▶ _Aim of the exercise_: From the entries below, gather every line containing the string "carrier".

▶ _Exercise data_:
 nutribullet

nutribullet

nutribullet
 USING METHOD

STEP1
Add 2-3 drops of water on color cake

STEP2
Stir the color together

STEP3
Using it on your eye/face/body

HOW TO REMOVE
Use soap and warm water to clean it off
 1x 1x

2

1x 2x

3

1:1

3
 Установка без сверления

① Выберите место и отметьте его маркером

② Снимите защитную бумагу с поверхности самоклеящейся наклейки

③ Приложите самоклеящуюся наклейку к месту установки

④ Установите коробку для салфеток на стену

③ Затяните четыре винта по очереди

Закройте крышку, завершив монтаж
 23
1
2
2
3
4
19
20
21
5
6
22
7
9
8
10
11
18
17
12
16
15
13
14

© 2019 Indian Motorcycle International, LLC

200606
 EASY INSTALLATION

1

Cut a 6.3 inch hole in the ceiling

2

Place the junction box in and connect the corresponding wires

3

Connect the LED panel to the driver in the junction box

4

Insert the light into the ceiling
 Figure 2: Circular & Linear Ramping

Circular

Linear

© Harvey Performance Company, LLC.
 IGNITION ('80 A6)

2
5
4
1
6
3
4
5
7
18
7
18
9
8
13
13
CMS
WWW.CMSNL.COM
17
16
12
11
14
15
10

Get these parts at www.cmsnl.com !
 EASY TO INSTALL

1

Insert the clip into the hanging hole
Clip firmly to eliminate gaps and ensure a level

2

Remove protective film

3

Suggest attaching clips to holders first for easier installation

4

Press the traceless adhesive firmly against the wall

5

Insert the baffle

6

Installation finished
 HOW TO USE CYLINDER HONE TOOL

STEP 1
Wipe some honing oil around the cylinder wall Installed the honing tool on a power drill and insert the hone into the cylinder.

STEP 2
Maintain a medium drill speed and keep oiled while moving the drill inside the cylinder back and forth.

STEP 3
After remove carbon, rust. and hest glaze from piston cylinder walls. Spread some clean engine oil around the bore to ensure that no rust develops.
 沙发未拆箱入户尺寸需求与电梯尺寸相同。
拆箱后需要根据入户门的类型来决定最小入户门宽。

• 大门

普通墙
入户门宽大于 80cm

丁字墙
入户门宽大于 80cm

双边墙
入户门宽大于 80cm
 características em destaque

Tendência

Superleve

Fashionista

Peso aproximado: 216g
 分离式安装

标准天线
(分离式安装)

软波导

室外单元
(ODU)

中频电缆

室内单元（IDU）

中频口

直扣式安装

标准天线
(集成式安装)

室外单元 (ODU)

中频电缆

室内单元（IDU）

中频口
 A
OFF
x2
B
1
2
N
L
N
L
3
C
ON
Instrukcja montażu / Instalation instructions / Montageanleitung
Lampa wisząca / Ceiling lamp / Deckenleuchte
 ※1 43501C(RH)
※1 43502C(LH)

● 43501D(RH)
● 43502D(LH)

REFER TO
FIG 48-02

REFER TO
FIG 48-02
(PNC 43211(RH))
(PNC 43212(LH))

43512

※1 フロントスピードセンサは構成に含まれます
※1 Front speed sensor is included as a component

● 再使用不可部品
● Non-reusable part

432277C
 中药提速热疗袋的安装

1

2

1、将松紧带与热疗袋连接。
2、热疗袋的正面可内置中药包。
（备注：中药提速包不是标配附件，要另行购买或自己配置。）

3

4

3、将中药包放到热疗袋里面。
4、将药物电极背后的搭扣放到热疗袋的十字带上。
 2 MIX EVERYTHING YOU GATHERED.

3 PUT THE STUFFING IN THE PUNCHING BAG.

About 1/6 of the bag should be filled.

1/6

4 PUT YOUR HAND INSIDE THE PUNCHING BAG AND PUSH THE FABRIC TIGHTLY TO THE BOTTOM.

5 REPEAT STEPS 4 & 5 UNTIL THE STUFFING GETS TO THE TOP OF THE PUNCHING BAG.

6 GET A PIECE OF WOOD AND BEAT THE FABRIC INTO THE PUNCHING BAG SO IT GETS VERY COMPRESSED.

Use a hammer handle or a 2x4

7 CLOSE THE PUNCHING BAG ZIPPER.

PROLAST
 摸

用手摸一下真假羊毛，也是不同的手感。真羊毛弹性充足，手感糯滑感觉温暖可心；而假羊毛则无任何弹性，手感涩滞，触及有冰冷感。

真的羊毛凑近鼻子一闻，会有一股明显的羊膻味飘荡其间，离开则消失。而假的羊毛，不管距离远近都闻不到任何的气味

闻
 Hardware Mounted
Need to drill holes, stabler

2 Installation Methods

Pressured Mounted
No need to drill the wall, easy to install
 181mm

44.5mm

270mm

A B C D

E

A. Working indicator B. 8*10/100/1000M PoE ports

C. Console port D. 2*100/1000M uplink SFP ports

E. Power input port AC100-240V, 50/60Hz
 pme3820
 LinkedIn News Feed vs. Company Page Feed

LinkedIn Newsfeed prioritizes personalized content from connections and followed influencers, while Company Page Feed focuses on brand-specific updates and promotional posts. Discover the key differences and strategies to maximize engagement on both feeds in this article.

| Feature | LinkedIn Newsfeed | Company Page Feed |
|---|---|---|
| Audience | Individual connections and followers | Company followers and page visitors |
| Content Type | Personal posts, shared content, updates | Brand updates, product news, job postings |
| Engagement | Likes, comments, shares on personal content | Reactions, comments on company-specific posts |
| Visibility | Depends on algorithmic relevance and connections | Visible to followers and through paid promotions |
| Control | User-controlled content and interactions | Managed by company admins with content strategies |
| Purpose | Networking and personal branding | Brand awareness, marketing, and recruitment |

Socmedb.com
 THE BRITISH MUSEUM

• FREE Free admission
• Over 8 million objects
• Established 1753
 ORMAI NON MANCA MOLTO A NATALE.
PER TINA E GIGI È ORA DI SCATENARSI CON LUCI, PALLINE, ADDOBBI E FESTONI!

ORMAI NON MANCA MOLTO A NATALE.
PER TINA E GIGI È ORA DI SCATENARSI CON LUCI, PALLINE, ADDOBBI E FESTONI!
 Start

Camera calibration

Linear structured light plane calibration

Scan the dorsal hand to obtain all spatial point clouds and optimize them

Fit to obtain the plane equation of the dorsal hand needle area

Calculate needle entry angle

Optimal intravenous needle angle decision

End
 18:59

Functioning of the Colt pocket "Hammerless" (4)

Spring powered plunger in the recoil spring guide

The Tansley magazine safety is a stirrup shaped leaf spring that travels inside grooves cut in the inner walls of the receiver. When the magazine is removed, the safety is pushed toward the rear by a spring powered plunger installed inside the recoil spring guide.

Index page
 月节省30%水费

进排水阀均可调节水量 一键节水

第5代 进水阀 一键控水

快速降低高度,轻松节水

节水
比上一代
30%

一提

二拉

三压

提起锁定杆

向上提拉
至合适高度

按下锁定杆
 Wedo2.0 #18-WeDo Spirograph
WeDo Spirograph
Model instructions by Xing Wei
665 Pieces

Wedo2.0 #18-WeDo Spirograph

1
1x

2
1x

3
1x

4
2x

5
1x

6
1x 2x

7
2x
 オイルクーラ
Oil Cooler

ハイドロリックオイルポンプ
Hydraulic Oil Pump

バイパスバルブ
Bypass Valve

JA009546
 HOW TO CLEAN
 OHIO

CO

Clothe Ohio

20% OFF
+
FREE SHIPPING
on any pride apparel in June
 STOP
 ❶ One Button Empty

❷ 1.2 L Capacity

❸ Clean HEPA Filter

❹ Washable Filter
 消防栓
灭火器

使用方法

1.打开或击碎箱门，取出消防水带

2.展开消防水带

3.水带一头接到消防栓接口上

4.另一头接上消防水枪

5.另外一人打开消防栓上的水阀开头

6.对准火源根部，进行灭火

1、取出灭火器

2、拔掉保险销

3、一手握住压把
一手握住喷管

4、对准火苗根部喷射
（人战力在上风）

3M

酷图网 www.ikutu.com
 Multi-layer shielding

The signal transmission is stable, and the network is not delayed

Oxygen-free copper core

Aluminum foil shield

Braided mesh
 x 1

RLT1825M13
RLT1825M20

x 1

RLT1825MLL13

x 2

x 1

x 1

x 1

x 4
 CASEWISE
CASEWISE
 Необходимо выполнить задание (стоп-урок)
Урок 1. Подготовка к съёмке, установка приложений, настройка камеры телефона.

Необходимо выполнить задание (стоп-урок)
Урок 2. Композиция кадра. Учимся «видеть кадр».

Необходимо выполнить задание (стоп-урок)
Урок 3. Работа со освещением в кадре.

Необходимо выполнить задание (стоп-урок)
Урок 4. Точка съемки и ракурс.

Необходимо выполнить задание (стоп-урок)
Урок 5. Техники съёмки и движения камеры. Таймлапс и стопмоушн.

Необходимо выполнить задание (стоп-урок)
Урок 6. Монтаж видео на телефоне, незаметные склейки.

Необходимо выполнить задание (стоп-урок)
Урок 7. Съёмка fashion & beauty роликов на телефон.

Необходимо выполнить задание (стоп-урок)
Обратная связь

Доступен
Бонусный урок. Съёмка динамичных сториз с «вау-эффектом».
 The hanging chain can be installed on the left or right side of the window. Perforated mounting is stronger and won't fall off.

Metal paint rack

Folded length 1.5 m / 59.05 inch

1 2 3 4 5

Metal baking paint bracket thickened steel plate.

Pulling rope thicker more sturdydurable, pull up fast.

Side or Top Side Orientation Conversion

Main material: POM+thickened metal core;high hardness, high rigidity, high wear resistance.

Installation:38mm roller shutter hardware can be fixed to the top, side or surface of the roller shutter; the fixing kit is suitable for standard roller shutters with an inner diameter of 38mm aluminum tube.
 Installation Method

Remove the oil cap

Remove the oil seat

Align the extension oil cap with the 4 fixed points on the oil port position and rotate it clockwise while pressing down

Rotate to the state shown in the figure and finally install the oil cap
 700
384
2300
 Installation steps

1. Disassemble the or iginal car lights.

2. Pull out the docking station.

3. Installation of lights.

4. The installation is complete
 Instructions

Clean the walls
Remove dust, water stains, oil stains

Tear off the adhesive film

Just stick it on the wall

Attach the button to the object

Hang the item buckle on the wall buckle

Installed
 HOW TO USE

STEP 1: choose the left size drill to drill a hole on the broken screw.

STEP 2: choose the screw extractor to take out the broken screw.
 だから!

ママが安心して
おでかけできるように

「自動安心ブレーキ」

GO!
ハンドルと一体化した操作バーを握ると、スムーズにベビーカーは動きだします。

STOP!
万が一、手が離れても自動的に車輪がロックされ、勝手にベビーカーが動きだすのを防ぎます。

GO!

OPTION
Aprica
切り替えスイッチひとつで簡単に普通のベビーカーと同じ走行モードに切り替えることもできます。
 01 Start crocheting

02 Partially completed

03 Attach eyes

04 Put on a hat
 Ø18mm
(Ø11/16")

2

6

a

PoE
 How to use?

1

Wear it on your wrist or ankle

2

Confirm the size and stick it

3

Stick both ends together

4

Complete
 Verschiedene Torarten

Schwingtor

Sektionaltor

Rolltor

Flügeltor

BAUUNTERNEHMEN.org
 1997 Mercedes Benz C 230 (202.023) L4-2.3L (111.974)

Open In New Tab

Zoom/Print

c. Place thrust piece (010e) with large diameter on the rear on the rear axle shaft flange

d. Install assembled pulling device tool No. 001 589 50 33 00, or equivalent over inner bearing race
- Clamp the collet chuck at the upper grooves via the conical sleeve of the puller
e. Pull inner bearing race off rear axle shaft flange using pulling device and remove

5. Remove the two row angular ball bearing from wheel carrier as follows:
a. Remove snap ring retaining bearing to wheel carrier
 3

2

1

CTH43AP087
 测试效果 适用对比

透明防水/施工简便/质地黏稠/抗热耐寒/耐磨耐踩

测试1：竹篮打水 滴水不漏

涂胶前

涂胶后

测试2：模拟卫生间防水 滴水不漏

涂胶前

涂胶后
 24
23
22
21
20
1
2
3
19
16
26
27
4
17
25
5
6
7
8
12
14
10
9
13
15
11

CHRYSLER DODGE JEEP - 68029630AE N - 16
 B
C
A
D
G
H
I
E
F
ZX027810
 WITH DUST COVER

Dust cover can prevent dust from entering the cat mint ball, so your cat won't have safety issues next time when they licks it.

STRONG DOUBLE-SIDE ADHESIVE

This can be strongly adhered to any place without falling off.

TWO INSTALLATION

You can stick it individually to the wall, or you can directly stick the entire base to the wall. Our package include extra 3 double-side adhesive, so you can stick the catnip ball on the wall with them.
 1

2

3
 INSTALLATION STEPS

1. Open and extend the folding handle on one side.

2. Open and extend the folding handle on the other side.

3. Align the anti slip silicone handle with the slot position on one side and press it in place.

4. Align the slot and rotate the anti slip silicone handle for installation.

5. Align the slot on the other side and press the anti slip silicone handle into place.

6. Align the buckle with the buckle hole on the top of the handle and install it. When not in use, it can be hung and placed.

▶ _Answer to this exercise_:
5. Remove the two row angular ball bearing from wheel carrier as follows:
a. Remove snap ring retaining bearing to wheel carrier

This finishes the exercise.